The servant had left, tactfully closing the door behind him, and Soledad looked weakly at her smiling nephew.
“Really Miguel, you’re so unsympathetic! You can’t think…”
“Come, Tia Soledad! Let’s not have any pretence between ourselves, eh? They escaped—how very convenient! I’m only surprised you did not keep the blue-eyed gringo behind here when the others rode away on their—um, stolen
horses! Are you sure you haven’t got him hidden away in the cellar?”
“Miguel! How dare you talk like that? And in any case,” she added a trifle sulkily, turning her face away from his mocking look, “there was no gringo among them.”
To her growing dismay, Miguel had seated himself on the arm of her chair and had taken her hand.
“Indeed? Well in that case dear tia, you must tell me all about it—every little detail, yes?”
For Ginny, the nightmare that had begun when Miguel Lopez had first informed her so offhandedly that her husband was still alive grew even more nightmarish following Miguel’s return from the home of his relative, the Condesa de Valmes.

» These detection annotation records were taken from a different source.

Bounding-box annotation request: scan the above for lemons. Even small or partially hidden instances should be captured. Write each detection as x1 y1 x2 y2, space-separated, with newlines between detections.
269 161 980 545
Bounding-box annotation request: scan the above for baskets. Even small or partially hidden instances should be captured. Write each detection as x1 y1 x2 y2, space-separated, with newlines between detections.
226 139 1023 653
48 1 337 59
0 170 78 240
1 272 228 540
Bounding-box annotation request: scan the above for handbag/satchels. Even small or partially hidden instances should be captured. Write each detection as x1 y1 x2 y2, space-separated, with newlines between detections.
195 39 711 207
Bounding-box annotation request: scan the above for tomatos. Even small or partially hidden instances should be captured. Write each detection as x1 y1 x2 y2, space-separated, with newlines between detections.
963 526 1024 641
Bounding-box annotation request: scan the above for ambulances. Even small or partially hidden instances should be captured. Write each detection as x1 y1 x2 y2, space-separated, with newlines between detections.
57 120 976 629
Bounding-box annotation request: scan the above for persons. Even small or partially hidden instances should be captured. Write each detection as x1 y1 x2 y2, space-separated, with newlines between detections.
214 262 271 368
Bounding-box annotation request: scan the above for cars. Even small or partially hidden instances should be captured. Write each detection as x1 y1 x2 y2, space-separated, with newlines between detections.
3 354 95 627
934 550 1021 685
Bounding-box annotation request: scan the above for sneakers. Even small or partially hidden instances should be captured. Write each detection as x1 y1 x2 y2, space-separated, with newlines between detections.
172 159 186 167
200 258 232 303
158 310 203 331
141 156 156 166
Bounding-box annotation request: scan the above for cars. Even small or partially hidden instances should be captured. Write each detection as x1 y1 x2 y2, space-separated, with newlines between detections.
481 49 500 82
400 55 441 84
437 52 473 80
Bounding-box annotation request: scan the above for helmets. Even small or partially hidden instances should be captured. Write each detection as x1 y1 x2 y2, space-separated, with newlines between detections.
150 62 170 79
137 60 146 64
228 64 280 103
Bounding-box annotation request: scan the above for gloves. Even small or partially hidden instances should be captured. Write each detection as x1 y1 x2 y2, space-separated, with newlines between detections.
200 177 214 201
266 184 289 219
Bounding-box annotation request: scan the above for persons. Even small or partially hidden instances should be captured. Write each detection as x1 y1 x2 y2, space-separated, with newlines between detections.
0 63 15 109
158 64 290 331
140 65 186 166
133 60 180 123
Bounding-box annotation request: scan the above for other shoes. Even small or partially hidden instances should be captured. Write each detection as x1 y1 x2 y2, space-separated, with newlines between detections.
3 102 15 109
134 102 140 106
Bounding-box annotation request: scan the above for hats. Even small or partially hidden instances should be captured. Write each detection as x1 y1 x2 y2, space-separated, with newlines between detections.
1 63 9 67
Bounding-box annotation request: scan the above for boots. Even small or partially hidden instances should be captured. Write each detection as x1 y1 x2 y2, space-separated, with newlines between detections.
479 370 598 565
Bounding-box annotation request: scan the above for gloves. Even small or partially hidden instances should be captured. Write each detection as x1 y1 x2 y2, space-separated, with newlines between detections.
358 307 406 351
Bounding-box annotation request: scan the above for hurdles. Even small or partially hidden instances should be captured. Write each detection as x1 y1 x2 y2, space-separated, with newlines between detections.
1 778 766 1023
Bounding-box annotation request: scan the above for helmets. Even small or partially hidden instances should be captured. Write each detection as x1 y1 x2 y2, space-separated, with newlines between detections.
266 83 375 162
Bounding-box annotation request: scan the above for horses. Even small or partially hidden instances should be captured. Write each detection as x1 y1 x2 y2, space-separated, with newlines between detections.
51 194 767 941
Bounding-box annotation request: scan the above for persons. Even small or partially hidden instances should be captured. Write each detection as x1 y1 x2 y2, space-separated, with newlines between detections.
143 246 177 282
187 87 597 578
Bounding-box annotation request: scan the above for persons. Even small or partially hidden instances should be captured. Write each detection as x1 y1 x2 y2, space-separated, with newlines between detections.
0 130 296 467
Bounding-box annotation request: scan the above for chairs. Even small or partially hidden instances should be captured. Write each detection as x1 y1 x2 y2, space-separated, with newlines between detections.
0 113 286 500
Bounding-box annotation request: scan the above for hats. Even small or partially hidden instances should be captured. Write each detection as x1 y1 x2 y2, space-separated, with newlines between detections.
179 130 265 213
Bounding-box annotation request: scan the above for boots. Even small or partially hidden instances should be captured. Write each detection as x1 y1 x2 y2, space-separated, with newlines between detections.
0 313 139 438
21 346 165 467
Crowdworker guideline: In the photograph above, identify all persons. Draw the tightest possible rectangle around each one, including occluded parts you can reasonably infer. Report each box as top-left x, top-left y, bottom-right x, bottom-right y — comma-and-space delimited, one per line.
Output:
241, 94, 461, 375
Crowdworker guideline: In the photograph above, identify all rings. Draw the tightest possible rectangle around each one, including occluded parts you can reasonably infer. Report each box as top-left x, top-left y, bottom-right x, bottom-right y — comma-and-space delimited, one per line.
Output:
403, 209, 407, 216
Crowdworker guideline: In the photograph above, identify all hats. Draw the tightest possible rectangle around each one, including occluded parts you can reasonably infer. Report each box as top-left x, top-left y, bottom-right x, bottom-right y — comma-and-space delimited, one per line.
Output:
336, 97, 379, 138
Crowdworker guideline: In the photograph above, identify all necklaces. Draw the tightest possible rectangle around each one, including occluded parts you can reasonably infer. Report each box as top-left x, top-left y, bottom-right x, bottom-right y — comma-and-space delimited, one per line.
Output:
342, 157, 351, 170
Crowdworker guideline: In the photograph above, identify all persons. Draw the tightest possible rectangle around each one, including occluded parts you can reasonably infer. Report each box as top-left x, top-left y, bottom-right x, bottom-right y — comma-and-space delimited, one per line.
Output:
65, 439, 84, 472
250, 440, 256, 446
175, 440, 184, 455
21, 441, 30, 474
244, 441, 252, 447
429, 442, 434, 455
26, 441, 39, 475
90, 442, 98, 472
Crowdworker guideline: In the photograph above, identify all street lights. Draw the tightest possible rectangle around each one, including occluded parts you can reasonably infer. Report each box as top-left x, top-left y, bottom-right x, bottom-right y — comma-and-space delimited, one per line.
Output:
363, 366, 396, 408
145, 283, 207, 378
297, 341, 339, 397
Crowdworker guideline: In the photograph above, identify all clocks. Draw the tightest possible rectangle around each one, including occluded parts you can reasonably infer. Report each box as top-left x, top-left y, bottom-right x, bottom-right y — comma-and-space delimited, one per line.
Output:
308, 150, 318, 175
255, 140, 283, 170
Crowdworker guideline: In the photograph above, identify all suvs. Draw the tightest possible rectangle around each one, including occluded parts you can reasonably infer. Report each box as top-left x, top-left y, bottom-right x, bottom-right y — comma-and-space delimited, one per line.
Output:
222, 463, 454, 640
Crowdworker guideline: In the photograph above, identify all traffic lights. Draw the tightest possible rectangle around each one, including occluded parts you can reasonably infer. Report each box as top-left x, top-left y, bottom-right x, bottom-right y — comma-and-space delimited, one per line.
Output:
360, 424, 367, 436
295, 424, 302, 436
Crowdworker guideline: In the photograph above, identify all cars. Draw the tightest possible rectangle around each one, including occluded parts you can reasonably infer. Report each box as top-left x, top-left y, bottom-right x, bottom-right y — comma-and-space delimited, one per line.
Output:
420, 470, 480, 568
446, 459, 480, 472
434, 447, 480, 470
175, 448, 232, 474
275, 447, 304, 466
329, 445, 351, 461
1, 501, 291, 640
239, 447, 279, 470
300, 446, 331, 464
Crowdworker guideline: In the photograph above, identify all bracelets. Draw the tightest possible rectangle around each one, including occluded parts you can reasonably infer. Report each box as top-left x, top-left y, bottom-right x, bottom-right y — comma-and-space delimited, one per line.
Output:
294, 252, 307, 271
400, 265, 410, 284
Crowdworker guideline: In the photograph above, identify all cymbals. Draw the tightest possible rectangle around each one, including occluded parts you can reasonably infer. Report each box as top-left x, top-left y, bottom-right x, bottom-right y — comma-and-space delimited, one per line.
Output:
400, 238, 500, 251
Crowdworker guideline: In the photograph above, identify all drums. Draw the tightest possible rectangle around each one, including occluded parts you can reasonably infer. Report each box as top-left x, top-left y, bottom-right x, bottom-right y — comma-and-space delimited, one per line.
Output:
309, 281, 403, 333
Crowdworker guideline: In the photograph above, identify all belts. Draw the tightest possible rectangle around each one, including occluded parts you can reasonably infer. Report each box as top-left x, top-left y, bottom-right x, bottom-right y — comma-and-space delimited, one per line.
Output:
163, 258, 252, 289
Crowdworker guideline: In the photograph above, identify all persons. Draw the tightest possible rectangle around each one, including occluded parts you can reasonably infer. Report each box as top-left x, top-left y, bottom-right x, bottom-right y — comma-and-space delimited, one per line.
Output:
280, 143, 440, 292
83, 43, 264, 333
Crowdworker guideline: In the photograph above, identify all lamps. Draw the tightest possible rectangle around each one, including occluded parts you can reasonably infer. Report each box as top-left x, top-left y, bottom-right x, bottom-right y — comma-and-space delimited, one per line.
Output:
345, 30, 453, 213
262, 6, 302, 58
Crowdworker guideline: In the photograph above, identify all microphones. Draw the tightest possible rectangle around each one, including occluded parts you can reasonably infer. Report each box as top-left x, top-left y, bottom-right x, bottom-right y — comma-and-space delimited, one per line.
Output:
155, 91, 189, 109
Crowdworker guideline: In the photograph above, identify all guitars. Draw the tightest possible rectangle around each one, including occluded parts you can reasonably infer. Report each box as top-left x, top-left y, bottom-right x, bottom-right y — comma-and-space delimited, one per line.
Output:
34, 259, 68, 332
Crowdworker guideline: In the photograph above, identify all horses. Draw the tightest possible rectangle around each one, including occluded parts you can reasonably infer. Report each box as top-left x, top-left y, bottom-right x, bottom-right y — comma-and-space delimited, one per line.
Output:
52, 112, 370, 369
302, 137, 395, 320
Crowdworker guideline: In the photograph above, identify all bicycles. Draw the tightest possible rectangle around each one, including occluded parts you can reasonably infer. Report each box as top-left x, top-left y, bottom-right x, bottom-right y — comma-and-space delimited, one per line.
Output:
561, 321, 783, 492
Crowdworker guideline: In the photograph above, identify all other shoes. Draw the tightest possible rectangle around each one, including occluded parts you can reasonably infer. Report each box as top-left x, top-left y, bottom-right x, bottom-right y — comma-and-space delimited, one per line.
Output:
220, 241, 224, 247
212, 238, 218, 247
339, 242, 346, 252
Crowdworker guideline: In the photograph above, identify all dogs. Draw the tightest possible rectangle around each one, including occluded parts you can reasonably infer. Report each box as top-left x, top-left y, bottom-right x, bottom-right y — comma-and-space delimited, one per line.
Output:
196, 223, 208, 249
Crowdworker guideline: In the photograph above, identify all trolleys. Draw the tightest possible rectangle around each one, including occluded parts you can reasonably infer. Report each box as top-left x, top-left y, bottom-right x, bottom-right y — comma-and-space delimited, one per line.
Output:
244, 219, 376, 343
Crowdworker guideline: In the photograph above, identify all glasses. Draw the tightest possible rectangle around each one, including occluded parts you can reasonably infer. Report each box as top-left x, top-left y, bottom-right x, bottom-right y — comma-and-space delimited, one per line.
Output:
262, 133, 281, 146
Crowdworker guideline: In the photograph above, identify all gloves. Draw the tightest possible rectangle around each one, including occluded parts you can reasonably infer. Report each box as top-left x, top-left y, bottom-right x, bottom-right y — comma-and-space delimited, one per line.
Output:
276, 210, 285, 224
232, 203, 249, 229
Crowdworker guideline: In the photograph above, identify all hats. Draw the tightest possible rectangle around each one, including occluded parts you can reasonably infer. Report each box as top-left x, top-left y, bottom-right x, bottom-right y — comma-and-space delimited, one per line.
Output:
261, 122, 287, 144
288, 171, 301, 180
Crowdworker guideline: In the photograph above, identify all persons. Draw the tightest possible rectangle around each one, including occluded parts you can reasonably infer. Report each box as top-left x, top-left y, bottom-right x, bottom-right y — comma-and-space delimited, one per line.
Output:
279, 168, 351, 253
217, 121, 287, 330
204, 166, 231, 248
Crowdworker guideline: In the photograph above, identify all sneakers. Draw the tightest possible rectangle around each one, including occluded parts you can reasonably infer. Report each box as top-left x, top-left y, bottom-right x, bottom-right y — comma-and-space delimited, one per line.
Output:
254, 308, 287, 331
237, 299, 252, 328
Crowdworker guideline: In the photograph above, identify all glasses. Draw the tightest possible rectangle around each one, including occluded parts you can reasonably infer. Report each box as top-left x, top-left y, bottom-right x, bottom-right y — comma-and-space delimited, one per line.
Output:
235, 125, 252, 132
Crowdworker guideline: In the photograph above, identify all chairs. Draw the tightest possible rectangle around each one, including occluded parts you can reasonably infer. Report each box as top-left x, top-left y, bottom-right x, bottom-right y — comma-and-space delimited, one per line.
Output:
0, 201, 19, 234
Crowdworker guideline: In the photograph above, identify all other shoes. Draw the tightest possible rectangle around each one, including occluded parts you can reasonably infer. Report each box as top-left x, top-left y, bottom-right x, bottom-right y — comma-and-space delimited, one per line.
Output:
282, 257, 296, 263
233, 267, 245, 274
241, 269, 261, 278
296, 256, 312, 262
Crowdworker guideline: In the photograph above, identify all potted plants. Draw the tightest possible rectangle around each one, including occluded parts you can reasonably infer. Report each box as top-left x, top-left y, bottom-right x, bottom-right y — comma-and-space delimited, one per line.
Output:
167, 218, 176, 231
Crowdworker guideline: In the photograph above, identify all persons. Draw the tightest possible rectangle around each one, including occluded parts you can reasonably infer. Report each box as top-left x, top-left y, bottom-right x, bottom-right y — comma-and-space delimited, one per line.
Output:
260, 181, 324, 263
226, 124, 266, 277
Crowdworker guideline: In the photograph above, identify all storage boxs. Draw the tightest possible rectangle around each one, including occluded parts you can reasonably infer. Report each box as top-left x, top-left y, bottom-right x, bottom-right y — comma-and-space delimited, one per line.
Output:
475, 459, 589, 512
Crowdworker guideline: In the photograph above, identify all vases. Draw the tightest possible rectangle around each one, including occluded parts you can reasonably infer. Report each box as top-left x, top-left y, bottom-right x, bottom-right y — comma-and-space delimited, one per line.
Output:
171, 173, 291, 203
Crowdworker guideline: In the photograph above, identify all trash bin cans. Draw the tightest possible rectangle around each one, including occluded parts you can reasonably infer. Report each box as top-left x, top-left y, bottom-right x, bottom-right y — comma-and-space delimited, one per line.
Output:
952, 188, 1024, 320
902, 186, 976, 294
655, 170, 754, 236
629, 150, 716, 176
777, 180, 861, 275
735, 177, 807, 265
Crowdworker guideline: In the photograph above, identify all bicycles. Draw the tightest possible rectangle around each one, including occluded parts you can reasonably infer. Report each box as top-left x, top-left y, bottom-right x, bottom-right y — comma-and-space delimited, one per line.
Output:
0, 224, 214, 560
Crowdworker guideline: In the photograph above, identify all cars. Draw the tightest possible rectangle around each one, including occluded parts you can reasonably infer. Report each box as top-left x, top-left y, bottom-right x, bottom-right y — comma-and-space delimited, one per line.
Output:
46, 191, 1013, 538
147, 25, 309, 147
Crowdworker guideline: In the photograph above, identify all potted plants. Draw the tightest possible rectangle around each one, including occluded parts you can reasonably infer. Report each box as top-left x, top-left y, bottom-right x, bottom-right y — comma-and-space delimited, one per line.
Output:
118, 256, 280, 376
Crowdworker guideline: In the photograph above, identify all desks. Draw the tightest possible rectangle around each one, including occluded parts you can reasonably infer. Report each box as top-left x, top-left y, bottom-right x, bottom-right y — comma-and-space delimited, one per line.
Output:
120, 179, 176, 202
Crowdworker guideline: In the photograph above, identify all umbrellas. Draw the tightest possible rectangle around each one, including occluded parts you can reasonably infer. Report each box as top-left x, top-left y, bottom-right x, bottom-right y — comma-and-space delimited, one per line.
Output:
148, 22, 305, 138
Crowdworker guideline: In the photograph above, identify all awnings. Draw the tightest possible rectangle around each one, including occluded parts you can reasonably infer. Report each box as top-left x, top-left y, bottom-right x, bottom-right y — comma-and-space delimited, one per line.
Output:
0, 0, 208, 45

Ever since he had told her that Steve, her Steve, had actually been one of the men on the chain gang they had passed on their way here, she had been in an agony. To have passed so close to him, without even seeing him! All she had seen from a distance was a collection of ragged, dirty men, chained together like animals, and she had turned her head away to look into Miguel’s eyes instead. No wonder he had given her
such a peculiarly intent gaze—no wonder he had dropped so many hints, asked so many questions. He had known—all the time, while she was so sure that Steve had died, that her capacity for love had died, Miguel had somehow known the truth!
“I hate you, I despise you!” she had screamed at him that night. “How could you have been so cruel? Why did you let him suffer and continue to suffer?”
“But my dear,” he had responded, quite unperturbed by her hysterical rage and grief, “I really thought you wanted him to suffer! How was I to know you didn’t have him sent to prison for some devious reason of your own?”
She raised tragic, streaming eyes to his face, everything leaving her but grief.
“Do you really think me such a good actress? Oh God, Miguel, why did this have to happen? Why didn’t I know?” Suddenly she was clutching his shoulders, clinging to him in a frenzy. “Miguel! Miguel, please! You can do something—you must save him! I’ll do anything you want, I swear it, anything at all! But I beg you, I beg you!”
Gently, he disengaged her frantic clasp, his eyes looking down at her with rather a strange expression.
“So you really do love him!” he said in a thoughtful, wondering kind of voice. “You’d do anything you said—and yes, I believe you at last! I believe you would do anything. Poor little Ginette! Poor little cortesana—so warm to touch, so frozen with grief inside! I’m really developing quite a softness towards you, you know! It’s seldom I’ve encountered a woman who has done everything you have and still continues to love one man. You’re really to be admired for that!”
“Miguel—Miguel, please help me!”
It was a wail of grief, of pleading, of despair.
“I’ll see what I can do,” he said shortly. And for the moment she had to be content with that.